SHORT PROBLEM: The entries below should be transcribed in their entirety, exactly as written.

(Extracted records)
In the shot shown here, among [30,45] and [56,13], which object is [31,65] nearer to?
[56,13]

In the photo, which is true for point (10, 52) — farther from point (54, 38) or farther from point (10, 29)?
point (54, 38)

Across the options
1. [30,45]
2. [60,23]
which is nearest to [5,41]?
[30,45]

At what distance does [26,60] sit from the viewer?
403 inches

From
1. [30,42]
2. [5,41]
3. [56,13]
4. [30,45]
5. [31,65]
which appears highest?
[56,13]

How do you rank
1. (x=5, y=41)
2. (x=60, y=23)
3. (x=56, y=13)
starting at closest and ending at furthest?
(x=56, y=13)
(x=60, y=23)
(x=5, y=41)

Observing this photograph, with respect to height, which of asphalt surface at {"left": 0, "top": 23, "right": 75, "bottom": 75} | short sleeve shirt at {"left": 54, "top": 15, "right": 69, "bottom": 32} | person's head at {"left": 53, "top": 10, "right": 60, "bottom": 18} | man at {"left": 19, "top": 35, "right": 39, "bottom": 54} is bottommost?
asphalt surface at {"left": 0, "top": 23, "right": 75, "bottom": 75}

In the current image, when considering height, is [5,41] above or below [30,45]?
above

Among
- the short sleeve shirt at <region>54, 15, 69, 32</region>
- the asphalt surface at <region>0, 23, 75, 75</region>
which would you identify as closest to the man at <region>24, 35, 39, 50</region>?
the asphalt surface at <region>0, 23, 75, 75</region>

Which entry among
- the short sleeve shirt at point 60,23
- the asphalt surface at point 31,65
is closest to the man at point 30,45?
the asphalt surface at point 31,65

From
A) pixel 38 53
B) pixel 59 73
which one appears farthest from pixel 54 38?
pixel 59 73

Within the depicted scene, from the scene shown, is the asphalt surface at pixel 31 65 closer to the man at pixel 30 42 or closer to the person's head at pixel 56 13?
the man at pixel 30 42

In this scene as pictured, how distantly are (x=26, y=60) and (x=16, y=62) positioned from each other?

WORKED SOLUTION:
In the shot shown here, among [30,45] and [56,13], which object is [31,65] nearer to?
[56,13]

In the photo, which is true for point (10, 52) — farther from point (54, 38) or farther from point (10, 29)?
point (54, 38)

Across the options
1. [30,45]
2. [60,23]
which is nearest to [5,41]?
[30,45]

At what distance does [26,60] sit from the viewer?
403 inches

From
1. [30,42]
2. [5,41]
3. [56,13]
4. [30,45]
5. [31,65]
which appears highest?
[56,13]

How do you rank
1. (x=5, y=41)
2. (x=60, y=23)
3. (x=56, y=13)
starting at closest and ending at furthest?
(x=56, y=13)
(x=60, y=23)
(x=5, y=41)

Observing this photograph, with respect to height, which of asphalt surface at {"left": 0, "top": 23, "right": 75, "bottom": 75} | short sleeve shirt at {"left": 54, "top": 15, "right": 69, "bottom": 32} | person's head at {"left": 53, "top": 10, "right": 60, "bottom": 18} | man at {"left": 19, "top": 35, "right": 39, "bottom": 54} is bottommost?
asphalt surface at {"left": 0, "top": 23, "right": 75, "bottom": 75}

In the current image, when considering height, is [5,41] above or below [30,45]?
above

Among
- the short sleeve shirt at <region>54, 15, 69, 32</region>
- the asphalt surface at <region>0, 23, 75, 75</region>
which would you identify as closest to the man at <region>24, 35, 39, 50</region>?
the asphalt surface at <region>0, 23, 75, 75</region>

Which entry among
- the short sleeve shirt at point 60,23
- the asphalt surface at point 31,65
is closest to the man at point 30,45?
the asphalt surface at point 31,65

From
A) pixel 38 53
B) pixel 59 73
which one appears farthest from pixel 54 38?
pixel 59 73

Within the depicted scene, from the scene shown, is the asphalt surface at pixel 31 65 closer to the man at pixel 30 42 or closer to the person's head at pixel 56 13?
the man at pixel 30 42

In this scene as pictured, how distantly are (x=26, y=60) and (x=16, y=62) positioned from each other?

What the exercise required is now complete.